__Yapacağınız İş__. Bilişim suçları ve IP adresleri hakkındaki metni, son cümlesinden sonra gelecek şekilde sürdürün.

__Metin Bölümü__.
Teknolojinin hızla gelişmesi sonucu son on yılda hayatımızın büyük bir bölümünü oluşturan telefon, bilgisayar ve kredi kartı gibi araçlar da artık suç işlemek için kullanılır olmuşlardır. Bilişim suçu, bu ve benzeri araçlar kullanılarak sanal ortamda işlenen suçlardır.
Bilişim Suçları Nelerdir?
Kanun koyucu teknolojinin gelişmesi ve yaygınlaşmasıyla birlikte hayatımıza giren bu yeni suç tiplerini Türk Ceza Kanunu’nun bilişim alanında suçlar başlığı altında düzenlemiştir. Bu başlık altında 243-245. maddeler arasında suç tipleri ele alınmış ve her biri için ayrı yaptırım ve cezalar ön görülmüştür. Bilişim sistemine girme, sistemi engelleme, bozma, yok etme veya değiştirme, banka ve kredi kartlarının kötüye kullanılması ve yasak cihazları imal etme, satma veya satın alma Türk Ceza Kanunu’nda bilişim suçu olarak düzenlenmiştir .
IP Adresi Nedir?
IP adresi bilişim suçunun hangi cihaz üzerinden işlendiğinin tespitine yarar. İnternet üzerinde her bilişim aracının kendine has bir IP adresi mevcuttur. IP adresleri bilgisayarların sanal ortamdaki kimlikleri olarak tanımlanabilir. IP adresleri iki çeşittir. Yaygın olarak kullanılan türüne dinamik IP denir. Dinamik IP adresi, internete her bağlandığınızda bilişim aracınıza farklı bir IP verilmesidir. Diğer türü ise statik IP adresidir. Bunda ise tarafınıza ve cihazınıza kalıcı bir IP adresi tanımlanır ve internete sabit olarak o IP adresinden bağlanmanıza olanak sağlar.

__Gösterilen Veriler__.
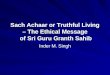 Sach achaar or truthful living – ethical msg of sggs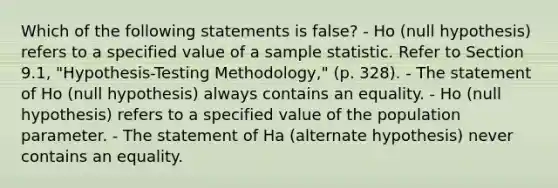 Which of the following statements is false? - Ho (null hypothesis) refers to a specified value of a sample statistic. Refer to Section 9.1, "Hypothesis-Testing Methodology," (p. 328). - The statement of Ho (null hypothesis) always contains an equality. - Ho (null hypothesis) refers to a specified value of the population parameter. - The statement of Ha (alternate hypothesis) never contains an equality.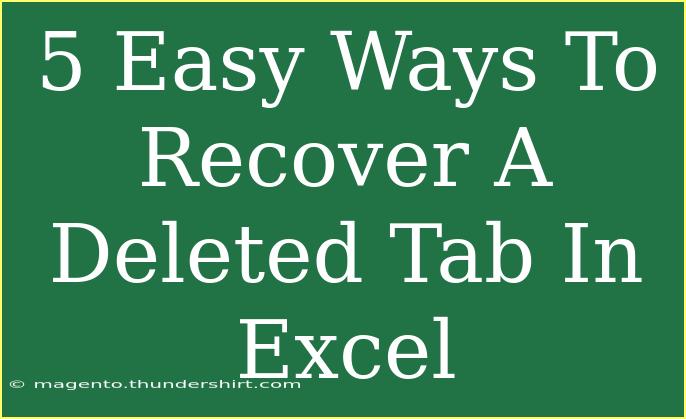 5 Easy Ways To Recover A Deleted Tab In Excel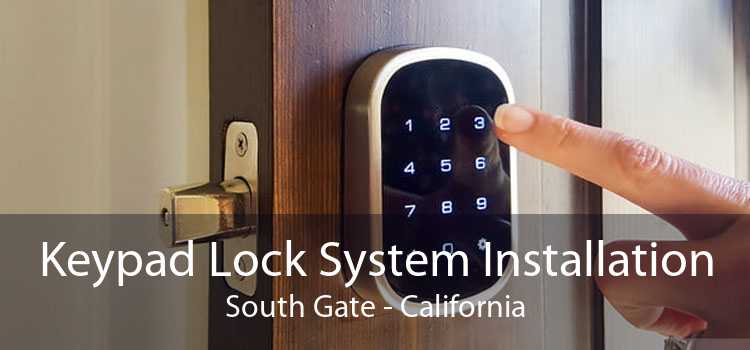 Keypad Lock System Installation South Gate - California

__Yanıt Bölümü__.
Bilişim Sistemine Girme Suçu
Bilişim sistemine girme suçu, fail tarafından bir başkasına ait verilere erişmek için izinsiz olarak bilişim sistemine girmek ile ya da izinsiz olarak kalmayı sürdürmek şeklinde işlenebilir. En basit örneği sosyal medya hesaplarına izinsiz olarak girilmesidir. Sosyal medya üstünden işlenen suçlar hakkında daha fazla bilgiye “Sosyal Medyada İşlenen Suçlar” makalesinden ulaşabilirsiniz. Bilişim sistemine girildiği veya izinsiz olarak kalmaya devam edildiği an bilişim suçu işlenmiş sayılır. Failin ayrıca sistemdeki verileri kopyalaması veya yok etmesi aranmamıştır. Türk Ceza Kanunu’nun 243. maddesinin ikinci fıkrasında suçun daha az cezayı gerektiren nitelikli hali düzenlenmiştir. Buna göre failin girdiği sistem bedeli ödenerek yararlanılabilen bir bilişim sistemi ise ceza yarı oranında indirime tabi tutulabilir. Örneğin kişinin Netflix üyeliği olmadan izinsiz olarak uygulamaya girmesi bilişim suçunun oluşmasını sağlar ancak cezası yarı oranında indirilerek uygulanır.
Bu bilişim suçunun bir diğer nitelikli hali ise aynı maddenin üçüncü fıkrasında düzenlenmiştir. Buna göre failin gerçekleştirdiği eylem neticesinde bilişim sistemindeki veriler yok olur veya değişir ise altı ay ile iki yıl arasında hapis cezası verilebilir. Aynı maddenin dördüncü fıkrasında ise bilişim sistemine girmeksizin veri akışlarını teknik araçlarla izleyen kişiye bir ile üç yıl arasında ceza verileceği düzenlenmiştir.
Temel halinin cezası, bir yıla kadar hapis cezası veya adli para cezasıdır. Görüldüğü üzere fiil üçüncü ve dördüncü fıkradaki şartları taşıdığı an adli para cezasına hükmedilmesi mümkün değildir. Söz konusu bilişim suçu kast ile işlenebilir. Yani yanlışlıkla izni olmadan bir başkasının sistemine girmek bu suça vücut vermez.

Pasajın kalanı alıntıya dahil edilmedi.